Walmart-owned e-commerce giant Flipkart has reportedly laid off around 300 employees as part of its annual performance review cycle. The move affects roughly 1.5% of the company’s workforce, which currently stands at about 20,000 employees across its various businesses.
While the number may appear relatively small compared to large-scale layoffs seen in recent years across the tech industry, the development highlights how major internet companies are increasingly focusing on performance-driven workforce optimisation and cost discipline.
In this article, we will delve into the details of the layoffs, Flipkart’s performance review process, the company’s focus on efficiency, and how these developments tie into its long-term IPO ambitions.
![]()
Credits: The Economic Times
Layoffs Linked To Annual Performance Review Process
The latest round of job cuts is part of Flipkart’s routine annual performance management exercise, where employees are evaluated against clearly defined performance metrics.
Under this process, those who fall into lower performance bands may be asked to leave the organisation. According to sources familiar with the development, around 300 employees were affected this year, representing a small percentage of the overall workforce.
A spokesperson for Flipkart confirmed the development, stating:
“Flipkart conducts regular performance reviews aligned with clearly defined expectations. As part of this process, a small percentage of employees may transition from the organisation. We are supporting affected employees with transition support.”
Such review-based exits have become a common feature in large tech companies globally, as firms increasingly prioritise high productivity and performance-linked workforce structures.
Similar Exercise Conducted In 2024
This is not the first time Flipkart has undertaken workforce rationalisation through its performance review system.
In early 2024, the company let go of approximately 1,000 employees, accounting for nearly 5% of its workforce at the time. That round of exits also followed the company’s annual performance evaluation cycle.
Compared to last year’s reduction, the latest round is significantly smaller, suggesting that the company may have already completed much of its workforce restructuring in earlier cycles.
Still, the move reflects the continued emphasis among tech firms on maintaining lean and efficient operations amid a changing funding environment.
Focus On Cost Discipline And Operational Efficiency
Like many companies in the global startup and technology ecosystem, Flipkart has spent the past few years focusing heavily on improving operational efficiency and tightening cost structures.
Following the funding boom of 2020 and 2021, the broader startup ecosystem has entered a phase marked by slower funding activity, increased investor scrutiny, and a strong push toward profitability.
As a result, companies across sectors—from e-commerce and fintech to SaaS—have been reassessing their organisational structures and expenses.
For Flipkart, this has meant prioritising cost discipline, streamlined operations, and productivity improvements, while continuing to invest in areas such as logistics, technology infrastructure, and customer experience.
IPO Preparations Begin To Take Shape
The workforce adjustment also comes at a time when Flipkart is quietly preparing for a potential public listing in India.

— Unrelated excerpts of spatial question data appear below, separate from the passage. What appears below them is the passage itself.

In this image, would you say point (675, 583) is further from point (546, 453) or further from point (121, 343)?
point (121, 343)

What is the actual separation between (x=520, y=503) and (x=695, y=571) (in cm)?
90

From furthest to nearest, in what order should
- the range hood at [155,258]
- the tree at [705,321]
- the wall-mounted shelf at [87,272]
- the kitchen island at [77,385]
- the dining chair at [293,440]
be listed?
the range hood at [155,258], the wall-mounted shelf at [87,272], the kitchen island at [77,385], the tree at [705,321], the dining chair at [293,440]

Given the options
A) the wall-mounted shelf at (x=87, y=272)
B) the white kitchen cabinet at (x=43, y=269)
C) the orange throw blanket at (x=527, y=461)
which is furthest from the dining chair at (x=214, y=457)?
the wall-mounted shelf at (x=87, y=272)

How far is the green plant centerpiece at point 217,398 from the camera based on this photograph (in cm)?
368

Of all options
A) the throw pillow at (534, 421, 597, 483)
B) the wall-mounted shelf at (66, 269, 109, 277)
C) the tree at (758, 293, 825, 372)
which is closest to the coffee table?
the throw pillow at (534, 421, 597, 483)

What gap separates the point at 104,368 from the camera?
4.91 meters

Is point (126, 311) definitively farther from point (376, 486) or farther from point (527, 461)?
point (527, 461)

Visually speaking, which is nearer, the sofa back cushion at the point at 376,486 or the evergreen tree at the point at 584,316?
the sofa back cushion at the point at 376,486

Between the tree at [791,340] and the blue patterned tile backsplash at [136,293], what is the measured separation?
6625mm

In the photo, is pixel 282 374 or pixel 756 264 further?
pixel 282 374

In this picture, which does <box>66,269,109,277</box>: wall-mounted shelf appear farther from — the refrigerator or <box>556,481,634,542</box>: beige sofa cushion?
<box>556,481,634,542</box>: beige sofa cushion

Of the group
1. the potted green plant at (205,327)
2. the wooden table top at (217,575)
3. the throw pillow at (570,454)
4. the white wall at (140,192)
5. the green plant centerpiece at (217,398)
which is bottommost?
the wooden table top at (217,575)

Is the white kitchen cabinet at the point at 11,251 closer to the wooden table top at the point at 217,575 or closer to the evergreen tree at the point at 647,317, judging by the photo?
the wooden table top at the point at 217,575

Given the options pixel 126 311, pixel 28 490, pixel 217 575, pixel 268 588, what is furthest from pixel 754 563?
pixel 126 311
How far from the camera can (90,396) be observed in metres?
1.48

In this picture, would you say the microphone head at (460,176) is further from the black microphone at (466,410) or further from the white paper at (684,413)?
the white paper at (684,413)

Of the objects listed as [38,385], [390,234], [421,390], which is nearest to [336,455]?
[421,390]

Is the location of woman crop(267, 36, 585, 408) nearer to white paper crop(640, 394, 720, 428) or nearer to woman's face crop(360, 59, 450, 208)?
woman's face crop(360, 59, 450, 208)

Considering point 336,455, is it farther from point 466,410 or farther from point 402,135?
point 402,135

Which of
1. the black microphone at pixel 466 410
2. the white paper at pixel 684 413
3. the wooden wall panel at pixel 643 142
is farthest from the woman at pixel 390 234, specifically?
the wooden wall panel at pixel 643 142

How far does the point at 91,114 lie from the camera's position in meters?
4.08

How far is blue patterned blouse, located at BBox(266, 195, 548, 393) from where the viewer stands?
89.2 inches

According to earlier reports, the company has begun preliminary discussions with investment banks, including:
-
Goldman Sachs
-
Morgan Stanley
-
JPMorgan Chase
-
Kotak Mahindra Capital
These discussions are still in the early stages, with the banks exploring the feasibility and potential structure of a proposed IPO.
Industry sources previously indicated that Flipkart could target a public listing by late 2026 or early 2027, although the final timeline and size of the offering remain undecided.

Shift Of Holding Company Back To India
Another key step in Flipkart’s IPO journey came in December, when the company received approval from the National Company Law Tribunal to shift its holding company domicile from Singapore back to India.
The relocation is seen as a major regulatory milestone in Flipkart’s path toward a domestic public listing.
The restructuring aligns the company’s corporate structure with its largely India-focused operations, simplifies the group’s organisational framework, and potentially makes it easier to navigate regulatory requirements for a future IPO.